On lifting limitations, Seibert says:

"When you're expecting, it's important to understand your limitations. No matter how busy the practice gets, you must allow the other team members to do physical tasks like lifting even small dogs and restraining patients, especially fractious animals. Wear good slip-resistant footwear. And of course, be careful when you get into or out of the car, go up and down the stairs and even while sitting down in a chair or standing up from a sitting position."

Tip for managers: "You can't regulate most of this advice, but you can remind team members if you see them pushing the limits."

Great expectations for expecting moms

Firstline Editorial Advisory Board member Rachael Simmons offers this advice on how to be a great employee when you're pregnant:

1. Recognize that you can't do all the things you could do before. For example, let your coworkers do the heavy lifting—literally.

2. Help out in other areas. You want to keep on task, not take hour-long breaks all day. Offer to do jobs that allow you to sit down for periods of time. If you aren't working, then maybe you shouldn't be at work.

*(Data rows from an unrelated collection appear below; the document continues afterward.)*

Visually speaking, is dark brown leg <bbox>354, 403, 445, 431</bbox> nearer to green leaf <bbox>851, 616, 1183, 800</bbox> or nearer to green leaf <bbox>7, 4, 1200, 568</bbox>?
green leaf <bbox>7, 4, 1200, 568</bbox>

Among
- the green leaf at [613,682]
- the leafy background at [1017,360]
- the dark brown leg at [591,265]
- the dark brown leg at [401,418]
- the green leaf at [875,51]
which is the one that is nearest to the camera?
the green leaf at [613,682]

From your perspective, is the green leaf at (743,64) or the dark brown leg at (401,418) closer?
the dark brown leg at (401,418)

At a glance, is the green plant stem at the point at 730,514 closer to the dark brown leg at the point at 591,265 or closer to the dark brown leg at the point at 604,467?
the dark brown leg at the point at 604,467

3. Don't use pregnancy as an excuse—not for being late to work or taking a long lunch.

4. Try to schedule your doctor visits around your work schedule, if possible. There's no such thing as a quick doctor visit.

5. Don't spend all day discussing your pregnancy with your coworkers. Although they're happy for you, they may not want to hear about it day after day for nine months. And not everyone wants to hear all the details.